Tendo desenvolvido um público local, o Slaughter & the Dogs ligou para um “hippie maluco” que vinha anunciando seu estúdio caseiro de gravação na vizinha de Didsbury. Seu nome era Martin Hannett e, no começo de 1976, ele produziu uma demo incluindo uma música intitulada “Love Speed and Beer”, que basicamente resumia as esferas de interesse da banda. (“Todos estavam doidões de remédios na metade do tempo — porque heroína era muito cara”, disse Barrett.) Impressionado, Hannett tomou a responsabilidade de ligar do nada para a única pessoa na mídia de Manchester que ele achou que poderia se interessar pelo resultado, o apresentador do segmento “What’s On” do programa de TV local, Granada Reports: Tony Wilson. Mesmo vindo de uma família de classe trabalhadora de Salford, Wilson conseguira chegar à Universidade de Cambridge, onde ganhou um desejável sotaque típico da BBC, sotaque esse que, ao mesmo tempo, irritava os moradores de Manchester que o viam na TV e enganava os convidados, que ele frequentemente censurava por sua falta de integridade sociopolítica. Na primavera de 1976, Wilson estava se preparando para lançar seu próprio programa de música para a televisão, So It Goes, e, com a recomendação de Hannett viajou até Stockport para ver o Slaughter & the Dogs ao vivo. A energia pura da banda e de seu público jovem o animaram, especialmente porque, quase na mesma semana, ele recebeu pelo correio o bilhete de um tal Howard Trafford convidando-o para ver um grupo chamado Sex Pistols, que Trafford e seu amigo, Peter McNeish, estavam levando de Londres para tocar no Lesser Free Trade Hall — uma sala menor embaixo do salão principal —, em junho. Wilson não conseguiu ir àquele show; apenas cerca de cinquenta pessoas foram. Mas, em julho, Trafford e McNeish — agora usando os nomes Howard Devoto e Pete Shelley, respectivamente — anunciaram que levariam os Sex Pistols de volta a Manchester e que, dessa vez, sua própria banda, Buzzcocks, abriria o show. Como atração principal, de acordo com pôsteres que foram colados pela cidade, estava o Slaughter & the Dogs, de Wythenshawe.
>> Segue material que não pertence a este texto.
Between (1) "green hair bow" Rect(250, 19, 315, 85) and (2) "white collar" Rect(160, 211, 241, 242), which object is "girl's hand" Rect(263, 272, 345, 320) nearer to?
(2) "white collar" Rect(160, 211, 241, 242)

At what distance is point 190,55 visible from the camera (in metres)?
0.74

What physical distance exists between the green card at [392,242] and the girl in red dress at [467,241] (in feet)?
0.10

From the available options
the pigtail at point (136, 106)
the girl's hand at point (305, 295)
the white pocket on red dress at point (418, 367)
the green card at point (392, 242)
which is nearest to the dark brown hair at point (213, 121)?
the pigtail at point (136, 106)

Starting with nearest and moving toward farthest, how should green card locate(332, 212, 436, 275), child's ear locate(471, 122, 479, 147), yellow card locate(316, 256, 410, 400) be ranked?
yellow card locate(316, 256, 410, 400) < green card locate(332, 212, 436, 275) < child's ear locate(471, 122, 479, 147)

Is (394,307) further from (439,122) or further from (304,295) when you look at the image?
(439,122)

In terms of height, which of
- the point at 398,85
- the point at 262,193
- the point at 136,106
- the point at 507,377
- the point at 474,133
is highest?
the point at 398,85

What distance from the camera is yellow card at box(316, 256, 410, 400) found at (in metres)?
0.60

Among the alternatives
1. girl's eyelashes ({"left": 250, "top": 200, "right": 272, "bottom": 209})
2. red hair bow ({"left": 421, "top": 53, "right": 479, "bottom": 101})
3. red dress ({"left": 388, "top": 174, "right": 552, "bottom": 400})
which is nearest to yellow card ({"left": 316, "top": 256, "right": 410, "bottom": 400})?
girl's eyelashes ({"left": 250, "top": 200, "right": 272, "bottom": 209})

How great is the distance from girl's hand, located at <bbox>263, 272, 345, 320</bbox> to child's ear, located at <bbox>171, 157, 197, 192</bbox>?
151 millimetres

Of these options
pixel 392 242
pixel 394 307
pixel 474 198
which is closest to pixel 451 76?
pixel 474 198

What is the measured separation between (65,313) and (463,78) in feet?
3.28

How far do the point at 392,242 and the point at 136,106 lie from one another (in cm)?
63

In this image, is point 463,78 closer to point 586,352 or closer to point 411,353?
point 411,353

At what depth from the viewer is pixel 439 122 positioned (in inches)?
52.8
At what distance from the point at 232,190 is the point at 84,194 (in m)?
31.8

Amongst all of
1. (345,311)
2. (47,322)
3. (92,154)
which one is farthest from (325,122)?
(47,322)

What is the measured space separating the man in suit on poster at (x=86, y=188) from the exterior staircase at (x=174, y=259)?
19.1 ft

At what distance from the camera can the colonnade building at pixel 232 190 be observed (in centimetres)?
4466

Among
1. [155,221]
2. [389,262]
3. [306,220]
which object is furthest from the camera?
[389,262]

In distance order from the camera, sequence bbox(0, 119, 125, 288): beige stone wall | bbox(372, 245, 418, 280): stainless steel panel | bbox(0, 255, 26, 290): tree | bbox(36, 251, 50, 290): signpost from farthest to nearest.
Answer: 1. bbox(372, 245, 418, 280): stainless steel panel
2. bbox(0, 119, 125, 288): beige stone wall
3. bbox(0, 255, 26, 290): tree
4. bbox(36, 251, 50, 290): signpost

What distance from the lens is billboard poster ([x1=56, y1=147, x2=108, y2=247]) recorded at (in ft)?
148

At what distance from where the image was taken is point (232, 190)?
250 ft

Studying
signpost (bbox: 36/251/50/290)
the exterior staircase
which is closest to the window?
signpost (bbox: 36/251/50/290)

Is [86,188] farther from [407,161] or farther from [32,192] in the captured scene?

Na noite do show, uma terça-feira, 20 de julho, o enorme público que veio de Wythenshawe para apoiar seus heróis locais incluía vários dos muitos guitarristas em desenvolvimento da área, como Billy Duffy, Steven Pomfret, Marc Riley e Craig Scanlon, e, entre os não músicos, Phil Fletcher e Jimmy Walsh. Buzzcocks (ainda sem o definitivo artigo definido à frente do nome) deu início aos trabalhos, a primeira banda do norte da Inglaterra a tocar um show diretamente influenciado pelos Sex Pistols. O Slaughter & the Dogs subiu no palco em seguida; acabou que os pôsteres que os colocavam como atração principal tinham sido um trabalho otimista da própria banda. Mesmo assim, eles geraram uma grande quantidade de testosterona adolescente e, em algum momento depois que os Sex Pistols subiram no palco, aquilo explodiu, quando a torcida de Wythenshawe do Manchester United entrou numa batalha acirrada com os fãs dos Sex Pistols que tinham saído de Londres para vê-los. Parcialmente, como resultado desse incidente, mas também por conta de sua simplicidade musical, visual e intelectual, o Slaughter & the Dogs acabou sendo banido do lado artístico da cena punk de Manchester, que foi criada bem ali, naquela noite.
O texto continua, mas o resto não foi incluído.